Regulatory T cells epigenetically reprogrammed from autoreactive effector T cells mitigate established autoimmunity

Reprogramming autoreactive CD4? effector T (Teff) cells into immunosuppressive regulatory T (Treg) cells represents a promising strategy for treating established autoimmune diseases. However, the stability and function of such reprogrammed Tregs under inflammatory conditions remain unclear. Here, we show that demethylation of core Treg identity genes in Teff cells yields lineage-stable Effector T cell Reprogrammed Tregs (ER-Tregs). A single adoptive transfer of ER-Tregs not only prevents autoimmune neuroinflammation in mice when given before disease onset but also arrests its progression when administered after onset. Compared to Foxp3-overexpressing Teff cells, induced Tregs from naïve precursors, and endogenous Tregs, ER-Tregs provide superior protection against autoimmune neuroinflammation.
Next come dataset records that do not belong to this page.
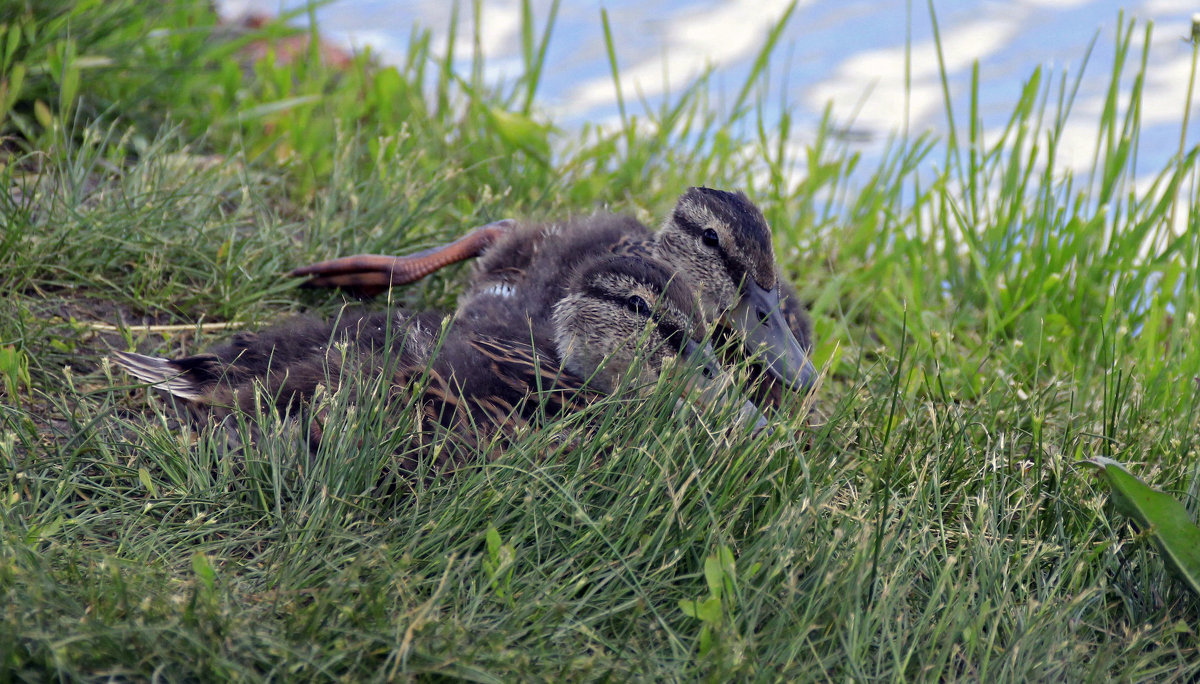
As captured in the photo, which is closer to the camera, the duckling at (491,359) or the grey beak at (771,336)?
the duckling at (491,359)

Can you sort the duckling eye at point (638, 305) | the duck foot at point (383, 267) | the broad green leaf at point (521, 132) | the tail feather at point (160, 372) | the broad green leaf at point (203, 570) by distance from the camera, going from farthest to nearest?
the broad green leaf at point (521, 132), the duck foot at point (383, 267), the duckling eye at point (638, 305), the tail feather at point (160, 372), the broad green leaf at point (203, 570)

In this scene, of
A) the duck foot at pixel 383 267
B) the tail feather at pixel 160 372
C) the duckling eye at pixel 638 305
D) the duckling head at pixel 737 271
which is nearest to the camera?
the tail feather at pixel 160 372

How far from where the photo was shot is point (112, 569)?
188 centimetres

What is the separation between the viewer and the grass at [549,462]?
2.00 m

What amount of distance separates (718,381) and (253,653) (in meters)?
1.34

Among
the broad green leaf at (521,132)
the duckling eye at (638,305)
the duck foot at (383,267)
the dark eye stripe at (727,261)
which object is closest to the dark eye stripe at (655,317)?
the duckling eye at (638,305)

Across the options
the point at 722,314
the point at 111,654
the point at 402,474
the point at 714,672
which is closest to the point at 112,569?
the point at 111,654

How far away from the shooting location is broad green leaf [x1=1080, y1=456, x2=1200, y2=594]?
7.81 feet

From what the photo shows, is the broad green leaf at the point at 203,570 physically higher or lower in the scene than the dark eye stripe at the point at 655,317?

This enhanced efficacy stems from their inherited autoantigen specificity and selectively preserved effector-cell transcriptional programs, which together bolster their fitness in inflammatory environments and enhance their suppressive capacity. Our results establish epigenetic reprogramming of autoreactive Teff cells as an effective approach to generate potent, stable Tregs for the treatment of refractory autoimmune conditions. Overall design: Ex vivo RNA-seq profiling of ER-Tregs and nTreg at day 7 after CFA/MOG immunization of recipient mice.